**PROVIDED DATA:**
◇ ◇ ◇ ◇ ◇ ◇ ◇

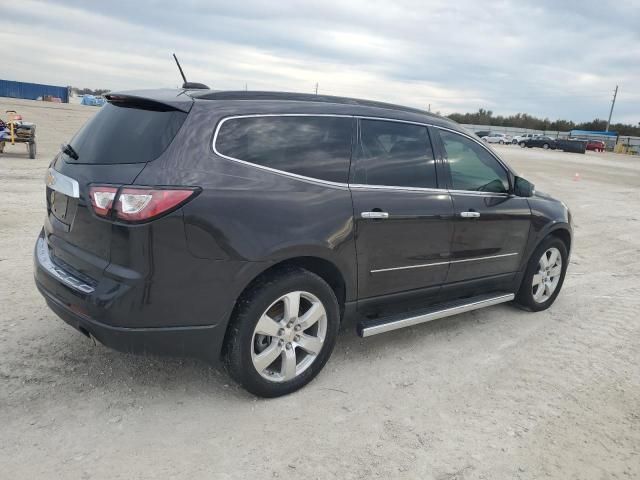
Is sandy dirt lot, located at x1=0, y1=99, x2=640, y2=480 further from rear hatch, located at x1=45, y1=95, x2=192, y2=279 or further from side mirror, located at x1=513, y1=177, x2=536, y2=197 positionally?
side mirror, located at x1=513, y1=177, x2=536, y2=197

◇ ◇ ◇ ◇ ◇ ◇ ◇

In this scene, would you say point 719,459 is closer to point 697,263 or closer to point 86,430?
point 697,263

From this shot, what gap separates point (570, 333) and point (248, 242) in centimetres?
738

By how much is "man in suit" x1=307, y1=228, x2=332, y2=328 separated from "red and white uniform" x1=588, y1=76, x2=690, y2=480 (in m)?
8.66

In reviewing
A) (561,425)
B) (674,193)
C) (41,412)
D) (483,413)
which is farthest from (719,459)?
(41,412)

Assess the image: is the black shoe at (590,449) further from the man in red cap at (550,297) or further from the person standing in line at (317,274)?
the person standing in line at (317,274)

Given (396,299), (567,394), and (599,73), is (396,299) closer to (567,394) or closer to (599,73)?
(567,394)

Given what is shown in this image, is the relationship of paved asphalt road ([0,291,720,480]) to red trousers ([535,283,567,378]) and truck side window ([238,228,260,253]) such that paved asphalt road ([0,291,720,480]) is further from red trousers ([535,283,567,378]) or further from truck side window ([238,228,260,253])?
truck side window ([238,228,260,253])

◇ ◇ ◇ ◇ ◇ ◇ ◇

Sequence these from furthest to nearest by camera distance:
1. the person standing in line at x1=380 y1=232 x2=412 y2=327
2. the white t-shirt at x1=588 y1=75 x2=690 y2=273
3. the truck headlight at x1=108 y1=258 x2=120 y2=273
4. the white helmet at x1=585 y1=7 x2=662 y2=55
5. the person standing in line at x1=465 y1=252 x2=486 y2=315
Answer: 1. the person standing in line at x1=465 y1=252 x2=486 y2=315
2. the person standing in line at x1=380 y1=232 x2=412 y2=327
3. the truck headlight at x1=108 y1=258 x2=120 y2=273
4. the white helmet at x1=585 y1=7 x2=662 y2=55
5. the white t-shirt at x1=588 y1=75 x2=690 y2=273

◇ ◇ ◇ ◇ ◇ ◇ ◇

**EXERCISE AIM:** Revise the records beginning at the line that has "Sequence these from" and ending after the line that has "5. the white", replacing "furthest" with "farthest" and leaving everything else unchanged.

**RESULT FOR THIS TASK:**
Sequence these from farthest to nearest by camera distance:
1. the person standing in line at x1=380 y1=232 x2=412 y2=327
2. the white t-shirt at x1=588 y1=75 x2=690 y2=273
3. the truck headlight at x1=108 y1=258 x2=120 y2=273
4. the white helmet at x1=585 y1=7 x2=662 y2=55
5. the person standing in line at x1=465 y1=252 x2=486 y2=315
Answer: 1. the person standing in line at x1=465 y1=252 x2=486 y2=315
2. the person standing in line at x1=380 y1=232 x2=412 y2=327
3. the truck headlight at x1=108 y1=258 x2=120 y2=273
4. the white helmet at x1=585 y1=7 x2=662 y2=55
5. the white t-shirt at x1=588 y1=75 x2=690 y2=273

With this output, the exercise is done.